◆ **PAGE TEXT**
★ ★ ★ ★ ★
Lower Risk of MS among People Living with HIV
Summary: A large, international population-based MS Canada-funded study found that individuals with human immunodeficiency virus (HIV) and those with HIV taking antiretroviral therapy (ART), had a significantly lower risk of MS compared to the general population. Infection by HIV and treatment with ART may be protective for MS. Further research on viruses will provide insights on the earliest factors involved in MS development and potential treatments for MS.
Background: There is growing evidence for the role of viruses in MS. For instance, Epstein-Barr virus (EBV) has emerged as a strong risk factor and early trigger of MS. Additionally, few observational studies noted that those with human immunodeficiency virus (HIV) may have significantly lower rates of MS compared to the general population.
Details: This study aimed to investigate the risk of MS in those living with HIV and those with HIV exposed to antiretroviral therapy (ART) compared to the general population.
- The researchers examined a total of 29,163 people living with HIV in British Columbia, Canada and Sweden and assessed their health data using registries and administrative data.
- Overall, they found that there were fewer cases of MS among HIV-positive individuals.
- There were a total of 14 cases of MS in the HIV-positive individuals, instead of the expected 26 cases of MS.
- Incidence of MS was 47% lower than expected in HIV-positive individuals.
★ ★ ★ ★ ★
◆ **Collected data entries**
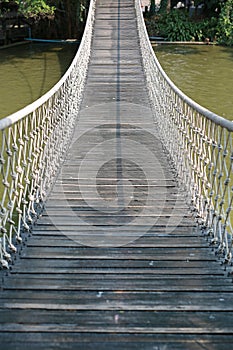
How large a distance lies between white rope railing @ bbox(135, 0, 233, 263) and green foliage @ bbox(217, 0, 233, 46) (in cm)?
896

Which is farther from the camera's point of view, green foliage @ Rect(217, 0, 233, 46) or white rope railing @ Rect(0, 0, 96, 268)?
green foliage @ Rect(217, 0, 233, 46)

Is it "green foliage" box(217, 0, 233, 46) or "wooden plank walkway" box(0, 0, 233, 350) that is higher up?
"green foliage" box(217, 0, 233, 46)

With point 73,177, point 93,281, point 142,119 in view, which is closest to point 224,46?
point 142,119

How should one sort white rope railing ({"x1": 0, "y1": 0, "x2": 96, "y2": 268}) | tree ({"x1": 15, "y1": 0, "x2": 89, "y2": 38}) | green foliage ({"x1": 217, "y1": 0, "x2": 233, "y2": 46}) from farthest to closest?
1. green foliage ({"x1": 217, "y1": 0, "x2": 233, "y2": 46})
2. tree ({"x1": 15, "y1": 0, "x2": 89, "y2": 38})
3. white rope railing ({"x1": 0, "y1": 0, "x2": 96, "y2": 268})

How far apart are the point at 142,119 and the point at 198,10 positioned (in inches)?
465

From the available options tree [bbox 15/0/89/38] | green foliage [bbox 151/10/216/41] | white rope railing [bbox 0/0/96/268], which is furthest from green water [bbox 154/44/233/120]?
white rope railing [bbox 0/0/96/268]

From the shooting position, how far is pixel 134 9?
35.1ft

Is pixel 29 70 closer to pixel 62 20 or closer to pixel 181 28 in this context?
pixel 62 20

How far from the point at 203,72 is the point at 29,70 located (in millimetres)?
4125

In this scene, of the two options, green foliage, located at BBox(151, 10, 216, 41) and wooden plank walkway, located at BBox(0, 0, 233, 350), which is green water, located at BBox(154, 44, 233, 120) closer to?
green foliage, located at BBox(151, 10, 216, 41)

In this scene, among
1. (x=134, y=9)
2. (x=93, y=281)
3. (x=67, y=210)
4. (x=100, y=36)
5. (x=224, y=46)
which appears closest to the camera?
(x=93, y=281)

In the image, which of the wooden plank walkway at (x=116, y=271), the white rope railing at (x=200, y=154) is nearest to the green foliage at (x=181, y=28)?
the white rope railing at (x=200, y=154)

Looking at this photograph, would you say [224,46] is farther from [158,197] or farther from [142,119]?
[158,197]

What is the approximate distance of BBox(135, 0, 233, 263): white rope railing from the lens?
★ ★ ★ ★ ★
◆ **REQUIRED ACTION A**
Answer these from the text on MS risk among people living with HIV:
(i) Which virus has emerged as a strong risk factor and early trigger of MS?
(ii) How many people living with HIV did the researchers examine?
(iii) How many MS cases were found in the HIV-positive individuals, and how many were expected?
◆ **REQUIRED ACTION B**
Echo everything from "Background: There is" down to "among HIV-positive individuals." in the text on MS risk among people living with HIV.
◆ **REQUIRED ACTION C**
Please carry on the text on MS risk among people living with HIV from its last sentence.

◆ **FINAL ANSWER A**
(i) Epstein-Barr virus (EBV)
(ii) 29,163
(iii) 14 cases were found, and 26 were expected.

◆ **FINAL ANSWER B**
Background: There is growing evidence for the role of viruses in MS. For instance, Epstein-Barr virus (EBV) has emerged as a strong risk factor and early trigger of MS. Additionally, few observational studies noted that those with human immunodeficiency virus (HIV) may have significantly lower rates of MS compared to the general population.
Details: This study aimed to investigate the risk of MS in those living with HIV and those with HIV exposed to antiretroviral therapy (ART) compared to the general population.
- The researchers examined a total of 29,163 people living with HIV in British Columbia, Canada and Sweden and assessed their health data using registries and administrative data.
- Overall, they found that there were fewer cases of MS among HIV-positive individuals.

◆ **FINAL ANSWER C**
- Exposure to ART in people with HIV also showed lower rates of MS.
Impact: Infection with HIV or treatment with ART appears to be protective against the development of MS. However, we do not yet understand why this is the case. HIV results in the loss of immune cells called CD4+ T cells, and these cells have been linked with the development of MS. This protective effect however remains true even when people with HIV are exposed to ART, which is acting to suppress this virus. While unknown, ART may be acting to suppress other viruses, like EBV that are needed for MS development. Further research on viruses will shed light on the biological events that lead to MS and potential treatments.
McKay, K.A., Wijnands, J.M.A., Manouchehrinia, A., Zhu, F., Sereda, P., Li, J., Ye, M., Trigg, J., Kooij, K., Ekström, A.M., Gisslén, M., Hillert, J., Hogg, R.S., Tremlett, H. and Kingwell, E. (2023), Risk of Multiple Sclerosis in People Living with HIV: An International Cohort Study. Ann Neurol. Link to article – here.